Tuesday, 14 June 2022

Interview - Himanshu Shrivastava: As a dancer I am an explorer, a seeker - Shveta Arora

Himanshu Shrivastava is a young Bharatanatyam dancer whom I have been watching with increasing respect and admiration over the years. He is a disciple of gurus Saroja Vaidyanathan, Rama Vaidyanathan and Kamalini Dutt. He is also a Sanskrit scholar and an established painter and artist. His own choreographies, like 'Shikhandi', have been thought provoking as well as technically mature and masterfully danced. During the pandemic, I have seen two short videos of his - 'Radhika' (for Anita Ratnam's Devi Diaries) and 'Baazi' - which surprised me with their made-for-camera ethos and their camera work, locations etc, standing out for their conceptual depth, visual richness and technical skill in just a few minutes, even in an overcrowded online dance video space. I thus spoke to Himanshu about being a dancer 'online' during these two years of Covid-19 lockdowns and restrictions.
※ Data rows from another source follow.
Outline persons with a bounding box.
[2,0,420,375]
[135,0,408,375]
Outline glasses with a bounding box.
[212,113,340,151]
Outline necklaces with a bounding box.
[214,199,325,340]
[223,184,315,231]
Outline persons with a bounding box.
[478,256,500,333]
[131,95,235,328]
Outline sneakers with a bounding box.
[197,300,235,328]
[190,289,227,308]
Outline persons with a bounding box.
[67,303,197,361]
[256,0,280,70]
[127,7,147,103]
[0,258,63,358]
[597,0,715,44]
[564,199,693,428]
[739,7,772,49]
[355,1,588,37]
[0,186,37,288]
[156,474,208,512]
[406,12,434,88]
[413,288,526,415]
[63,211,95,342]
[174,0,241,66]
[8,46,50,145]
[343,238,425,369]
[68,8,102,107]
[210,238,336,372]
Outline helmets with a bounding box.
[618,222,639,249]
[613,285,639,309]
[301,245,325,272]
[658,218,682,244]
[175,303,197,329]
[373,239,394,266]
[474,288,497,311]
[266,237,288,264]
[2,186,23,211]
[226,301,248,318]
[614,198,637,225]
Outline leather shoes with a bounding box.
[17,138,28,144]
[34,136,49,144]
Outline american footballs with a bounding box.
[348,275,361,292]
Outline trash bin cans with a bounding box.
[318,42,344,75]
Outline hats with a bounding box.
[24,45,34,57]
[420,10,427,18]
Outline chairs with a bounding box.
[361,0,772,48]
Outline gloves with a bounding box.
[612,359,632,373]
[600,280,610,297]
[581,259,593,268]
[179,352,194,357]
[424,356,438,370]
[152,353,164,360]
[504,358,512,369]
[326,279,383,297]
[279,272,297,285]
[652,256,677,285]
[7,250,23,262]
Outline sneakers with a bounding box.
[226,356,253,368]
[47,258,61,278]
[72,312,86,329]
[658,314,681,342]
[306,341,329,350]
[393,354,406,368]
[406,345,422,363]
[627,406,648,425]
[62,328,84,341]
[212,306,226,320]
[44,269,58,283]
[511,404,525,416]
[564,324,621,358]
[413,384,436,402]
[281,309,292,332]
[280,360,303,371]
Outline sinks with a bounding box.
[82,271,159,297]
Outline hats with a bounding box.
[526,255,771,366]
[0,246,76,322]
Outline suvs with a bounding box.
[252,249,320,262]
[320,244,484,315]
Choreographing for stage and then adapting to video vs. choreographing innately for the camera...
In the pandemic, everything is new for everyone, of course. But somewhere, I could sense that now the breadth of my audience has contracted to one little hole in the camera lens-not a huge auditorium but one pinpoint. In dance, especially nritta, and especially the adavus, are always audience-centric. We make sure the profile is right from each side-a dancer has to be very careful about profile projection and the visibility of that makes a lot of difference. Thrown in this situation suddenly, I immediately understood that now I have to choreograph according to the camera. And here the only privilege, I felt, was-and it took me a little time to get this, obviously-I realized the camera can also act as the amphitheatre by going around you. So we need to discover this new technology, the lens of the new audience, in a different way. Initially, I started with a fixed camera and later started moving it. Obviously, I ruminated upon how a movie is made, the intricacies of movie making in the context of how to do choreography.